(Beginning of Study text)

Freshwater Ecology in a Changing World


Freshwater ecosystems provide us with a multitude of services and host remarkable biodiversity. But the health of these systems is declining at a rapid clip from numerous, interacting threats. Therefore, realizing fisheries and freshwater conservation goals against a backdrop of extreme climate and land use change is a key natural resource management challenge facing society today. My research seeks to uncover and understand patterns and processes in nature while conserving or enhancing functioning ecosystems. I work toward this vision with a research program that is quantitative in nature, based in fundamental ecology and ecological theory, and conducted to address the needs of managers and conservation practitioners. My approach is fundamentally problem driven rather than discipline driven, which is why the totality of projects I’ve worked on is broad and draws on diverse concepts and methods.

I am broadly interested in conservation biology (science and implementation at local to regional scales), population and community ecology (freshwater fishes), food web ecology (niche variation, stability, and stable isotopes), and climate change (impacts and adaptation strategies).

Big data and rapidly improving statistical tools are enabling scientists to answer previously unanswerable questions. I use these emerging tools to quantify the mechanisms that drive how fishes and other animals interact with each other and their environments, then apply that knowledge to conservation practice. My research program integrates food web ecology, stable isotopes and physiology, statistical modeling, and conservation science to characterize how and why animals eat what they eat, identify data-driven pathways for aquaitc conservation, and develop new approaches for conserving fish and ecosystems.


Global change & multiple stressors

Species today face wicked problems such as land-use change, extreme weather, non-native species, and emerging contaminants. I am working to untangle the effects of multiple stressors to inform policy and guide the prioritization of conservation actions.


Food web ecology

Ecologists have long searched for structures and processes that impart stability in nature. Food webs have emerged as a central organizing concept in ecology because they 1) link structure and function within ecosystems (e.g., species identity and behavior (foraging) with biogeochemical cycles (matter and energy flow), and 2) bridge levels of biological organization (organism to population and community). I am working to understand the interplay between top-down (predation) and bottom-up (primary productivity) processes, and how that interplay can stabilize or destabilize ecological communities and whole ecosystems.


Conservation

Applying ecological research to conserve and restore ecosystems, and the biological communities that inhabit them, is my motivation in life. This works best when we can find win-win situations in which both biodiversity and people benefit. So, much of my work revolves around leveraging ecological research to inform conservation action, which I do by co-producing science that is actionable through start-to-finish engagement with collaborators and stakeholders.

(End of Study text)
(Beginning of Given information)

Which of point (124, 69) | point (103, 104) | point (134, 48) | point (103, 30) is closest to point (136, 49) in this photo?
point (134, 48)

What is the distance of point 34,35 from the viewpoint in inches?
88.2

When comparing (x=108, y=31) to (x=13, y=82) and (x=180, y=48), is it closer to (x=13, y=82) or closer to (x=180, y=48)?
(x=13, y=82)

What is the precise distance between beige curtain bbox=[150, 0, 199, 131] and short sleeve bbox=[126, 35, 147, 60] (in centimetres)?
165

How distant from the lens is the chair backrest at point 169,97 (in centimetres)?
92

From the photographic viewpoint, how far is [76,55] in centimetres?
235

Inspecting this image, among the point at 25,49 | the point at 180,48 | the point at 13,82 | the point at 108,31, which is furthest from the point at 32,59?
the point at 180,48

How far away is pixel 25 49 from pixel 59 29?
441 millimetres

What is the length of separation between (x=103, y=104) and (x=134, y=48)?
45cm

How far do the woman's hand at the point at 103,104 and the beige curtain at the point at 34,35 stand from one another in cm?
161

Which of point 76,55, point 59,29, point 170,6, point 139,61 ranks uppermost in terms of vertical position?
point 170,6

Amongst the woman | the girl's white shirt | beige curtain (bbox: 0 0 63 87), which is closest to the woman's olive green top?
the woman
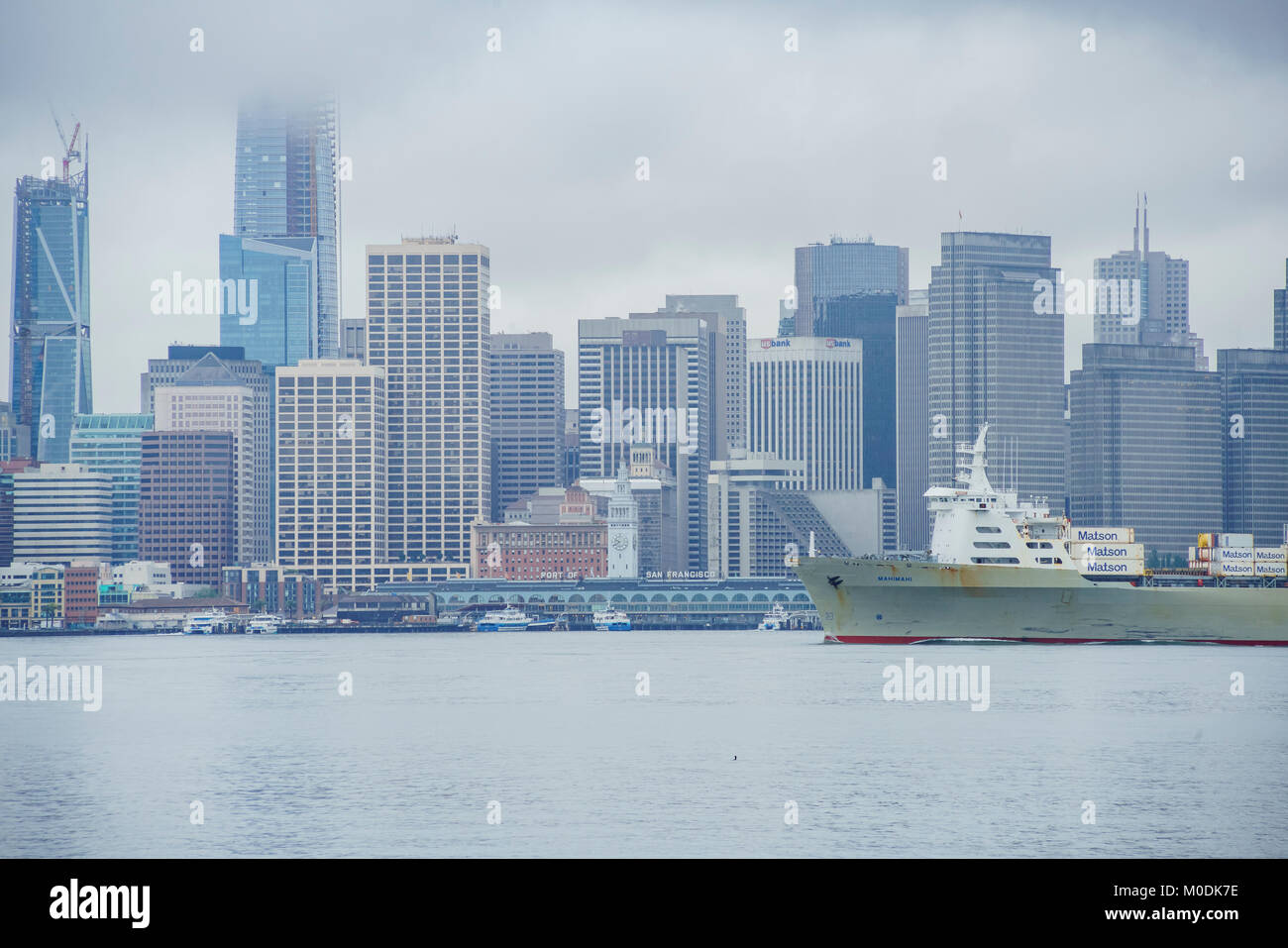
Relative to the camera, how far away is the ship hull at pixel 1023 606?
108m

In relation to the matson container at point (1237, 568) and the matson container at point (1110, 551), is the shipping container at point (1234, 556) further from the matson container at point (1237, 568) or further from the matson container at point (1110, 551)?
the matson container at point (1110, 551)

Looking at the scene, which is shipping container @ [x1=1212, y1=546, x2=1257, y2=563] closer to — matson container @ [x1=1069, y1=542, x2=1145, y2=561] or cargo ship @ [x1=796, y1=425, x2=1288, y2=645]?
cargo ship @ [x1=796, y1=425, x2=1288, y2=645]

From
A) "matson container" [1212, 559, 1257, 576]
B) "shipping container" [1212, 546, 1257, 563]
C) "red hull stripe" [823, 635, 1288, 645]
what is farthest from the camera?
"shipping container" [1212, 546, 1257, 563]

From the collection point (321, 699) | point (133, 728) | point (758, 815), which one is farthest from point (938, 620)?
point (758, 815)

(End of Given information)

### Actions to take:
1) List the wicked problems that the freshwater ecology text says species face today.
2) According to the freshwater ecology text, why have food webs become a central organizing concept in ecology?

### Responses for each task:
1) Land-use change, extreme weather, non-native species, and emerging contaminants.

2) Food webs link structure and function within ecosystems, for example connecting species identity and foraging behavior with biogeochemical cycles of matter and energy flow. They also bridge levels of biological organization, from the organism to the population and community.